[Transcribed page contents]

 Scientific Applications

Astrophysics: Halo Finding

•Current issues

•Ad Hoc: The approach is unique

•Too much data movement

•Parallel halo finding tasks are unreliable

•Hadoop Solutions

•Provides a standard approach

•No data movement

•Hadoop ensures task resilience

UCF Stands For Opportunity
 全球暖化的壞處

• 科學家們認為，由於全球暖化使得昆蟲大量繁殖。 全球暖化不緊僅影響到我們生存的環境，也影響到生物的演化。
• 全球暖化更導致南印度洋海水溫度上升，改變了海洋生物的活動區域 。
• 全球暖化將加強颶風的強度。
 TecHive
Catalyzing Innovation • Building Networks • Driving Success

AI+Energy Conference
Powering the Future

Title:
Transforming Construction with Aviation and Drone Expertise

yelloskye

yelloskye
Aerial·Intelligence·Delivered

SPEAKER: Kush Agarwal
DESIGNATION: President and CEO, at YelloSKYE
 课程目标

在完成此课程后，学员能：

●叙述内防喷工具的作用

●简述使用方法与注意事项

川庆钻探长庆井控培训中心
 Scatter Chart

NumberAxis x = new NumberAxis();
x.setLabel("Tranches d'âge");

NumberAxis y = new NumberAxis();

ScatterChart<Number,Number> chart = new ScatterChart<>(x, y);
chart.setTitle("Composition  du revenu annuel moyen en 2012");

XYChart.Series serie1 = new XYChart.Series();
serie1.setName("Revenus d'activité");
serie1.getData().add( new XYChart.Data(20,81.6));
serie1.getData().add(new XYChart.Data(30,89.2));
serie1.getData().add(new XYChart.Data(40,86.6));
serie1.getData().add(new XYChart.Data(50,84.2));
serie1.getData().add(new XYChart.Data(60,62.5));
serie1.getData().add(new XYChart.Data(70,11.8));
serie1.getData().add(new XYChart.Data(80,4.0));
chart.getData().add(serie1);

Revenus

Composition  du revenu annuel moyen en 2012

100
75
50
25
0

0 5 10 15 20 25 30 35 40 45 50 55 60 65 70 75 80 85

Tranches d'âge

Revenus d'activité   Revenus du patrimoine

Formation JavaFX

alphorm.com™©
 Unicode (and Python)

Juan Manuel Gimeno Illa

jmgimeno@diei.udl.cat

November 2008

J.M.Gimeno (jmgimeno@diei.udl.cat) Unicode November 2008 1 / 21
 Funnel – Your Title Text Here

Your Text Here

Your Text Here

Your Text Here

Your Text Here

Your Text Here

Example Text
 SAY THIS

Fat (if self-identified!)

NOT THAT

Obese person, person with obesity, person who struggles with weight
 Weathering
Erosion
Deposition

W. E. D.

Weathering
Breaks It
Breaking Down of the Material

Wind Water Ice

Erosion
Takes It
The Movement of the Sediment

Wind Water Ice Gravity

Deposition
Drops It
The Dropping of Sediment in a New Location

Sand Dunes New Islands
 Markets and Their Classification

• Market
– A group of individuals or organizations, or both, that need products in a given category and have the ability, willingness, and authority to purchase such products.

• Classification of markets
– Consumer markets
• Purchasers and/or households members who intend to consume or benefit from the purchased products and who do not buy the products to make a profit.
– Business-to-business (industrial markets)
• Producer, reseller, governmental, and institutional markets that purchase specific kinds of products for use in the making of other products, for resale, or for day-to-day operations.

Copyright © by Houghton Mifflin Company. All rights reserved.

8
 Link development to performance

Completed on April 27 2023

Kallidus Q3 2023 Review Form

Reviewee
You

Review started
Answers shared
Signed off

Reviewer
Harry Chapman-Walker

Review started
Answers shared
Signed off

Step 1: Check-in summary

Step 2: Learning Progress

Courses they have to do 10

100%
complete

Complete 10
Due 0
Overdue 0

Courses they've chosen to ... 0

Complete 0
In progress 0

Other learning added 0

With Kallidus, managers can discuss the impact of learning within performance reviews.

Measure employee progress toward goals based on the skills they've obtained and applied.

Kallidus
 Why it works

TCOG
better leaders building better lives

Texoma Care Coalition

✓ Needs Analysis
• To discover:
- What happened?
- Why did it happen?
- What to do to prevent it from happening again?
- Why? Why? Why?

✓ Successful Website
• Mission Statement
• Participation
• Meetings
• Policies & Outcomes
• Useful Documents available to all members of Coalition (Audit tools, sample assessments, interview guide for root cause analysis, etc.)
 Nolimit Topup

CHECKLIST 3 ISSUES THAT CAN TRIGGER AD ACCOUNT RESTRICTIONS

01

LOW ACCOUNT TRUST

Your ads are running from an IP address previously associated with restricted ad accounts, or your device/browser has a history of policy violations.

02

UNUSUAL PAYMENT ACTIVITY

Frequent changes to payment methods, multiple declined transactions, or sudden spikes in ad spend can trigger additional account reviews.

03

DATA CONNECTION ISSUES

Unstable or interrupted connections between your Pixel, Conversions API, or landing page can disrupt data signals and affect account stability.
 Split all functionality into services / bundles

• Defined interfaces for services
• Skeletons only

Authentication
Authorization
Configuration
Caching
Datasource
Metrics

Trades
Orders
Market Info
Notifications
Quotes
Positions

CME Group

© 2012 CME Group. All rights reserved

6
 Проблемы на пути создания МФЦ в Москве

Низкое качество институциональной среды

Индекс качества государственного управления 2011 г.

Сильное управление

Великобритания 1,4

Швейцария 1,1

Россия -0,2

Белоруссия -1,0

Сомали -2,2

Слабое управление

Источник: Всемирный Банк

- [EXERCISE AIM]
Exactly as they appear above, transcribe the records in full.

- [RESPONSE AREA]
 Scientific Applications

Astrophysics: Halo Finding

•Current issues

•Ad Hoc: The approach is unique

•Too much data movement

•Parallel halo finding tasks are unreliable

•Hadoop Solutions

•Provides a standard approach

•No data movement

•Hadoop ensures task resilience

UCF Stands For Opportunity
 全球暖化的壞處

• 科學家們認為，由於全球暖化使得昆蟲大量繁殖。 全球暖化不緊僅影響到我們生存的環境，也影響到生物的演化。
• 全球暖化更導致南印度洋海水溫度上升，改變了海洋生物的活動區域 。
• 全球暖化將加強颶風的強度。
 TecHive
Catalyzing Innovation • Building Networks • Driving Success

AI+Energy Conference
Powering the Future

Title:
Transforming Construction with Aviation and Drone Expertise

yelloskye

yelloskye
Aerial·Intelligence·Delivered

SPEAKER: Kush Agarwal
DESIGNATION: President and CEO, at YelloSKYE
 课程目标

在完成此课程后，学员能：

●叙述内防喷工具的作用

●简述使用方法与注意事项

川庆钻探长庆井控培训中心
 Scatter Chart

NumberAxis x = new NumberAxis();
x.setLabel("Tranches d'âge");

NumberAxis y = new NumberAxis();

ScatterChart<Number,Number> chart = new ScatterChart<>(x, y);
chart.setTitle("Composition  du revenu annuel moyen en 2012");

XYChart.Series serie1 = new XYChart.Series();
serie1.setName("Revenus d'activité");
serie1.getData().add( new XYChart.Data(20,81.6));
serie1.getData().add(new XYChart.Data(30,89.2));
serie1.getData().add(new XYChart.Data(40,86.6));
serie1.getData().add(new XYChart.Data(50,84.2));
serie1.getData().add(new XYChart.Data(60,62.5));
serie1.getData().add(new XYChart.Data(70,11.8));
serie1.getData().add(new XYChart.Data(80,4.0));
chart.getData().add(serie1);

Revenus

Composition  du revenu annuel moyen en 2012

100
75
50
25
0

0 5 10 15 20 25 30 35 40 45 50 55 60 65 70 75 80 85

Tranches d'âge

Revenus d'activité   Revenus du patrimoine

Formation JavaFX

alphorm.com™©
 Unicode (and Python)

Juan Manuel Gimeno Illa

jmgimeno@diei.udl.cat

November 2008

J.M.Gimeno (jmgimeno@diei.udl.cat) Unicode November 2008 1 / 21
 Funnel – Your Title Text Here

Your Text Here

Your Text Here

Your Text Here

Your Text Here

Your Text Here

Example Text
 SAY THIS

Fat (if self-identified!)

NOT THAT

Obese person, person with obesity, person who struggles with weight
 Weathering
Erosion
Deposition

W. E. D.

Weathering
Breaks It
Breaking Down of the Material

Wind Water Ice

Erosion
Takes It
The Movement of the Sediment

Wind Water Ice Gravity

Deposition
Drops It
The Dropping of Sediment in a New Location

Sand Dunes New Islands
 Markets and Their Classification

• Market
– A group of individuals or organizations, or both, that need products in a given category and have the ability, willingness, and authority to purchase such products.

• Classification of markets
– Consumer markets
• Purchasers and/or households members who intend to consume or benefit from the purchased products and who do not buy the products to make a profit.
– Business-to-business (industrial markets)
• Producer, reseller, governmental, and institutional markets that purchase specific kinds of products for use in the making of other products, for resale, or for day-to-day operations.

Copyright © by Houghton Mifflin Company. All rights reserved.

8
 Link development to performance

Completed on April 27 2023

Kallidus Q3 2023 Review Form

Reviewee
You

Review started
Answers shared
Signed off

Reviewer
Harry Chapman-Walker

Review started
Answers shared
Signed off

Step 1: Check-in summary

Step 2: Learning Progress

Courses they have to do 10

100%
complete

Complete 10
Due 0
Overdue 0

Courses they've chosen to ... 0

Complete 0
In progress 0

Other learning added 0

With Kallidus, managers can discuss the impact of learning within performance reviews.

Measure employee progress toward goals based on the skills they've obtained and applied.

Kallidus
 Why it works

TCOG
better leaders building better lives

Texoma Care Coalition

✓ Needs Analysis
• To discover:
- What happened?
- Why did it happen?
- What to do to prevent it from happening again?
- Why? Why? Why?

✓ Successful Website
• Mission Statement
• Participation
• Meetings
• Policies & Outcomes
• Useful Documents available to all members of Coalition (Audit tools, sample assessments, interview guide for root cause analysis, etc.)
 Nolimit Topup

CHECKLIST 3 ISSUES THAT CAN TRIGGER AD ACCOUNT RESTRICTIONS

01

LOW ACCOUNT TRUST

Your ads are running from an IP address previously associated with restricted ad accounts, or your device/browser has a history of policy violations.

02

UNUSUAL PAYMENT ACTIVITY

Frequent changes to payment methods, multiple declined transactions, or sudden spikes in ad spend can trigger additional account reviews.

03

DATA CONNECTION ISSUES

Unstable or interrupted connections between your Pixel, Conversions API, or landing page can disrupt data signals and affect account stability.
 Split all functionality into services / bundles

• Defined interfaces for services
• Skeletons only

Authentication
Authorization
Configuration
Caching
Datasource
Metrics

Trades
Orders
Market Info
Notifications
Quotes
Positions

CME Group

© 2012 CME Group. All rights reserved

6
 Проблемы на пути создания МФЦ в Москве

Низкое качество институциональной среды

Индекс качества государственного управления 2011 г.

Сильное управление

Великобритания 1,4

Швейцария 1,1

Россия -0,2

Белоруссия -1,0

Сомали -2,2

Слабое управление

Источник: Всемирный Банк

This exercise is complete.